靠近門口的鐘家保鏢都是咬牙堅持着纔將奪門而逃的慾望強壓下去,而史密斯以及部下們則不由自主地打了個冷戰,眼前的凌天讓他們感到深深的恐懼,眼前的情景讓他們忍不住快要吐出來。
“妄圖傷害我的人,最終結果都只有死!”
凌天像是貴公子般的優雅俯身,然後輕緩的拔出那把帶血的短刀,笑吟吟地向盧卡斯走去,他的行動看來很遲鈍,走得很慢,可是在衆人眼裡,他就像是鋒利的寶刀出鞘,自然帶着種殺氣。
“盧卡斯,你昨晚不是在電話裡‘祝我好運’嗎?”
“今天,就讓我跟你道聲‘上帝與你同在’!”
身負四處重傷的盧卡斯臉上擠出笑意,那雙冰冷的眼睛已經恢復成酒色掏空的疲累,他舔舔嘴脣回答:“楚天,你是個男人的話,就給我一個痛快,夏家已經被我滅門了,扯那麼多也無用!”
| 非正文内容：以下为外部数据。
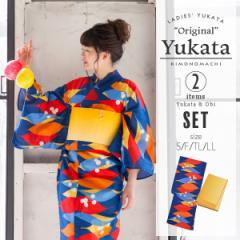 【50%OFF】京都きもの町オリジナル 浴衣2点セット「青色 葉っぱと実」 浴衣、帯の浴衣2点セット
凌天發出一陣痛苦的怒笑,語氣冰冷的回答:“我不會讓你死的太容易,我本想今天拿你去祭祀黃家和兄弟,但我現在有更好的方法對付你,那就是把你囚禁在黃家!費盡苦心的折磨你!”
盧卡斯嘴角抽動,死死的看着凌天。
凌天咳嗽兩聲,把話繼續補充完畢:“每天祭祀的時候就把你拖出來,打斷四肢,然後再接上,下次祭祀,再打斷再接上,周而復始讓你天天飽受精神之痛,讓你知道什麼是生不如死!”
在場的人全都感到無盡的寒意,從心底緩緩升起。
凌天漫不經心的把玩着短刀,向刑風輕輕揮手道:“把盧卡斯帶走,記住,千萬不能讓他橫死了,除非他招出幕後黑手,我纔會考慮給他一個痛快,否則我要他活上四五個月甚至一年!”
刑風微微低頭,恭敬回道:“是!”
在他的示意之下,四名天門兄弟如狼似虎的撲向盧卡斯,先簡單的堵住他身上傷口不讓其流血而死,隨後就拖着他向門口走去,鍾婉婷眼裡流露出無盡焦急,不斷搖晃着母親的胳膊祈求制止。
她實在看不慣凌天在鍾家的霸道。
與此同時,刑風還打電話呼叫車隊。
鍾夫人原本有些遲疑,但也覺得凌天確實過分,於是沉聲喝道:“凌天,這裡是鍾家,不是你撒野的地方,你今天殺了那麼多人已經夠,就算盧卡斯是黃家慘案的兇手,也要等法院審判!”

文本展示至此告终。